(Excerpted passage):
===============
Web Scraping with BeautifulSoup
Web scraping is the technique of extracting data from websites automatically. While APIs are the preferred way to access data, many sites still do not offer one. BeautifulSoup is Python’s most popular library for parsing HTML and XML documents, making web scraping accessible even to beginners.
This guide covers the essentials: installing the library, parsing HTML, navigating the document tree, and extracting the data you need.
Installing BeautifulSoup
BeautifulSoup works with a parser to convert HTML into a navigable tree. You will need the library itself and a parser:
pip install beautifulsoup4 lxml
The lxml parser is faster and more forgiving than Python’s built-in html.parser. It handles malformed HTML more gracefully.
Parsing Your First Page
Start by fetching a webpage and parsing it with BeautifulSoup:
from bs4 import BeautifulSoup
import requests
response = requests.get("https://example.com")
soup = BeautifulSoup(response.text, "lxml")
print(soup.title) # <title>Example Domain</title>
print(soup.title.text) # Example Domain
The BeautifulSoup object represents the parsed document. You can now search and navigate the tree.
Finding Elements
BeautifulSoup provides several methods to locate elements:
find() and find_all()
The most common methods search by tag name:
# Find the first matching element
first_paragraph = soup.find("p")
print(first_paragraph.text)
# Find all matching elements
all_paragraphs = soup.find_all("p")
for p in all_paragraphs:
print(p.text)
Searching by Class, ID, and Attributes
Refine your searches with CSS selectors passed as keyword arguments:
# By class (note: class is a Python keyword, use class_=)
content = soup.find("div", class_="content")
# By ID
header = soup.find("header", id="main-header")
===============
Data listing
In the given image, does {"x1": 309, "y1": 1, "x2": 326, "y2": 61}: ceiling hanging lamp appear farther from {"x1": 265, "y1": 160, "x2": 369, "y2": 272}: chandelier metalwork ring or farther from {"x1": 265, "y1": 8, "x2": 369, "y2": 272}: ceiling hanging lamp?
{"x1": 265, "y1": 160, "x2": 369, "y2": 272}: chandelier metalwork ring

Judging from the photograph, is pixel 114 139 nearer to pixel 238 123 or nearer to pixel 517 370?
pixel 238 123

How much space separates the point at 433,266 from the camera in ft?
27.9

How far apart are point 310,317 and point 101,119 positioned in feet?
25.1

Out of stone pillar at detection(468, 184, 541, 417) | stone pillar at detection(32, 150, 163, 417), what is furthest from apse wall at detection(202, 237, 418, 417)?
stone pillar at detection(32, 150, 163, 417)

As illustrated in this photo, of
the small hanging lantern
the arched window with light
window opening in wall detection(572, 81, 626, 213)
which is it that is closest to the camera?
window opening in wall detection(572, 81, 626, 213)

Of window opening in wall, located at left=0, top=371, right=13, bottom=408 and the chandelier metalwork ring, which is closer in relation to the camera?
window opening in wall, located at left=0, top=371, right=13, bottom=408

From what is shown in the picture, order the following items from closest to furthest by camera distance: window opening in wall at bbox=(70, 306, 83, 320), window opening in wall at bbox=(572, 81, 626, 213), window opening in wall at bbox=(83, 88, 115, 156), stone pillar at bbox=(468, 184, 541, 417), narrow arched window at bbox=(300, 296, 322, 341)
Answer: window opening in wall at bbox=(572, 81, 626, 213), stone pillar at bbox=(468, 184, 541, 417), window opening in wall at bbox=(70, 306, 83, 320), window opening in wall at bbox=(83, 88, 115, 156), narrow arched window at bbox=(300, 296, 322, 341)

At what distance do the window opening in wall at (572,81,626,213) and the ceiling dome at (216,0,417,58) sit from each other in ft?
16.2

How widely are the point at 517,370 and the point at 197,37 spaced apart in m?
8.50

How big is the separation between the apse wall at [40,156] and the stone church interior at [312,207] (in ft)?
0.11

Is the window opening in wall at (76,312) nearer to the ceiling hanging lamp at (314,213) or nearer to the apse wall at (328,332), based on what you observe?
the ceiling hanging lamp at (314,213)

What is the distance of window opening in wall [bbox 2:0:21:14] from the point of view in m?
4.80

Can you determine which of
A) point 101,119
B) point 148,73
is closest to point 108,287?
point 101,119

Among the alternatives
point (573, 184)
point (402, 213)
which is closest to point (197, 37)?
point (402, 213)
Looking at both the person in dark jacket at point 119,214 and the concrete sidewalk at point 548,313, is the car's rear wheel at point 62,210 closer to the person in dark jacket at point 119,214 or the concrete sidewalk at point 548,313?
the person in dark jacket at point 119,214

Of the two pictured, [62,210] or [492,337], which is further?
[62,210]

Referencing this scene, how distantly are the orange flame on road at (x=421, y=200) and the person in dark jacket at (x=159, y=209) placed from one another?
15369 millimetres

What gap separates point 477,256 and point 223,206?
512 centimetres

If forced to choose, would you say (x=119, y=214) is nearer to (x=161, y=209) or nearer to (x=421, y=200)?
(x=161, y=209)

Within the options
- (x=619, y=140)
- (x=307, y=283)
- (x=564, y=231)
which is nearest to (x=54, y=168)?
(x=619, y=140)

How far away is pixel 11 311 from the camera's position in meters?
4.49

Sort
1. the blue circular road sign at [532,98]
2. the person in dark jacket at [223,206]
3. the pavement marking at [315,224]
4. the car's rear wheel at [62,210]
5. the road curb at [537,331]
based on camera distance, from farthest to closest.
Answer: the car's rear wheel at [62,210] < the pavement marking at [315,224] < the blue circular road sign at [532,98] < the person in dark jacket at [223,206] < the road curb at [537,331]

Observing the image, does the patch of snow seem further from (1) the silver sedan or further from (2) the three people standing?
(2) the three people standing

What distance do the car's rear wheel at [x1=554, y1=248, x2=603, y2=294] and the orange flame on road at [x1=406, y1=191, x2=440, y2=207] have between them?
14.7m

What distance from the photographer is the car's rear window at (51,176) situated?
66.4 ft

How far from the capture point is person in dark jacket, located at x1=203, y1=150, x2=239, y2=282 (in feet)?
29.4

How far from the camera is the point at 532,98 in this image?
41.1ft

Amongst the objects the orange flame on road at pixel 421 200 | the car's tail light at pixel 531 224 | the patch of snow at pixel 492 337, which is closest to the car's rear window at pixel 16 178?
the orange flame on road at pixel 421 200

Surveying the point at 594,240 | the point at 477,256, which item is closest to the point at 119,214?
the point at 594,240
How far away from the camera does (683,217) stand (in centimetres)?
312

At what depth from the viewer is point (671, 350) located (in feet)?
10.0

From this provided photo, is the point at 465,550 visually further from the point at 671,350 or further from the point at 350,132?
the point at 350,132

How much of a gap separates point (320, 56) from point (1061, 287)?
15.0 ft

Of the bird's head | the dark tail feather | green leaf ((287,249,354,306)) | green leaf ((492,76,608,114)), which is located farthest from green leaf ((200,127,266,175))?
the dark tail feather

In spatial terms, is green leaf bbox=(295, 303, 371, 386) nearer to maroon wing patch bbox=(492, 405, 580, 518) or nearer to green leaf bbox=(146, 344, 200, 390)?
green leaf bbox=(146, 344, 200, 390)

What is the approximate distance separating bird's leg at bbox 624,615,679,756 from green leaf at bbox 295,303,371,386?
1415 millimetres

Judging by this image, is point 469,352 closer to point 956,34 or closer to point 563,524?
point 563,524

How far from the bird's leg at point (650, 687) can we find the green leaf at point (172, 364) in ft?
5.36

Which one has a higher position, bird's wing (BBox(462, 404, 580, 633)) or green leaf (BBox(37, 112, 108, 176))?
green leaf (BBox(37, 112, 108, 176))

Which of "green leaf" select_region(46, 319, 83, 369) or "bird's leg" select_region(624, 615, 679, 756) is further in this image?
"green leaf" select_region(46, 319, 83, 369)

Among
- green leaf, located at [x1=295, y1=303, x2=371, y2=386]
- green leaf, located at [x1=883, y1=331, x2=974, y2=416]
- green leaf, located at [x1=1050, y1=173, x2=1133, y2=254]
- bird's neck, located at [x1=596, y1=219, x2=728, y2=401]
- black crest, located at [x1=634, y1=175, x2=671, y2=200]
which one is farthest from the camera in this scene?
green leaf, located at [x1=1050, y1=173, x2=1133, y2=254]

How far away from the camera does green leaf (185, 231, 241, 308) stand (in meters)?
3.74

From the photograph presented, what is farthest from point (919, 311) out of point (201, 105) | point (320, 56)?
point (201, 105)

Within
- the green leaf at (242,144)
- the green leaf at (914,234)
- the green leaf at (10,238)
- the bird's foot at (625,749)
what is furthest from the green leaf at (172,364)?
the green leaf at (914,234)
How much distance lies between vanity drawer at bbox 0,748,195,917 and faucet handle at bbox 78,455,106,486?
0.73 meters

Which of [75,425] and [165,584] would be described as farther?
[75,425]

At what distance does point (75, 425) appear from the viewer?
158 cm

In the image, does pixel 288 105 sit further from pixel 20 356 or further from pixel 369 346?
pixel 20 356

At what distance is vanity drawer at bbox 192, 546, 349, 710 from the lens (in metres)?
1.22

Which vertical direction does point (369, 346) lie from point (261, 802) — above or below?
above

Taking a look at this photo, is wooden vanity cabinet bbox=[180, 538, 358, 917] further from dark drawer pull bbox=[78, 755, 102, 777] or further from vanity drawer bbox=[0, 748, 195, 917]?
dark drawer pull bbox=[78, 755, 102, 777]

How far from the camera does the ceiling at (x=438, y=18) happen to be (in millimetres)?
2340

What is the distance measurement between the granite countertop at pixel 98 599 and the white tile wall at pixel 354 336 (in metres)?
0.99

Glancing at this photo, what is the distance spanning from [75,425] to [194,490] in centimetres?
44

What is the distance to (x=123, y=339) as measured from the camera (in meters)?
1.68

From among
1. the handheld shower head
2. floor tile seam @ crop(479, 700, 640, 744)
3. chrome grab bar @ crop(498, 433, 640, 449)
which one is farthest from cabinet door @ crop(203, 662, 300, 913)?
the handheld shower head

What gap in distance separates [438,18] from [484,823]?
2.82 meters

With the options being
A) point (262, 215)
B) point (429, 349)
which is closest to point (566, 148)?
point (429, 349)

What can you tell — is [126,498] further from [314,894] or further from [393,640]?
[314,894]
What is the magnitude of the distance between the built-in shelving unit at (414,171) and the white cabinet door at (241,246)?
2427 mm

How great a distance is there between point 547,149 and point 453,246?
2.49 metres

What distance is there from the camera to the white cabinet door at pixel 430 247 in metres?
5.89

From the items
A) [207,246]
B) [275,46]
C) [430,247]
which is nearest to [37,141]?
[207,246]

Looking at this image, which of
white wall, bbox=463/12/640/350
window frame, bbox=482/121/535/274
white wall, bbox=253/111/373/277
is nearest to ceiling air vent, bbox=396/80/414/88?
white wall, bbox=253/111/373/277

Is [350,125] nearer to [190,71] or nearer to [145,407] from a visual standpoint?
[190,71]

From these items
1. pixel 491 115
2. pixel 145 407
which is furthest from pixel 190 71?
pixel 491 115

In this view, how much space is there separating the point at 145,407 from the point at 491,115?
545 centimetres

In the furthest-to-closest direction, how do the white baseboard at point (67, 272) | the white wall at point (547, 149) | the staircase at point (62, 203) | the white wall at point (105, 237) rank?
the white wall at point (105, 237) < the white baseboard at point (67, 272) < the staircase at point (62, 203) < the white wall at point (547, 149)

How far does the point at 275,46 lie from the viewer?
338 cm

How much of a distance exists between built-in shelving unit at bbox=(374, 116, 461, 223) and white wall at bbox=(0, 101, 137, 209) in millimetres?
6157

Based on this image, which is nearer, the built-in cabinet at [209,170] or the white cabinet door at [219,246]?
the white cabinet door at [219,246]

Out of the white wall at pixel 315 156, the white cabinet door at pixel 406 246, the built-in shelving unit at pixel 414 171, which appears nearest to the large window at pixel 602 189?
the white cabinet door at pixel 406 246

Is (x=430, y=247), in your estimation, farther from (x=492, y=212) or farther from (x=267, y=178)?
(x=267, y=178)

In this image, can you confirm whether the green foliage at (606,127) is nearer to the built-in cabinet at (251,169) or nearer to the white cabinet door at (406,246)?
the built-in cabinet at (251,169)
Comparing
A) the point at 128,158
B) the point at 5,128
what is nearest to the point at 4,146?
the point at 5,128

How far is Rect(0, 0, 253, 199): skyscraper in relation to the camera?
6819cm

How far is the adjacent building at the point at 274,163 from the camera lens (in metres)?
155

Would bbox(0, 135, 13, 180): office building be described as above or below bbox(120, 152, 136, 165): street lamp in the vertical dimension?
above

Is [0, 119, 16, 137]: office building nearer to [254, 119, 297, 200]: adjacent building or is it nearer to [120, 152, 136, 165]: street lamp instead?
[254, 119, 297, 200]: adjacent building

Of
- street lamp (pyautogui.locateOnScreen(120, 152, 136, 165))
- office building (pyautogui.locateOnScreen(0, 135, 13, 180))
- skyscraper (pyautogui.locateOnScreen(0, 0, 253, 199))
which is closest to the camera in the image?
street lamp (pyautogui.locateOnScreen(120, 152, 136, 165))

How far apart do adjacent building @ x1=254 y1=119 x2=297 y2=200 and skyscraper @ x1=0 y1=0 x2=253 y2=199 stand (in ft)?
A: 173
===============
(Short task):
Please list every variable name that the code in the BeautifulSoup tutorial assigns a value to with an assignment statement. The listing has no connection to the BeautifulSoup tutorial.

(Task answer):
response, soup, first_paragraph, all_paragraphs, content, header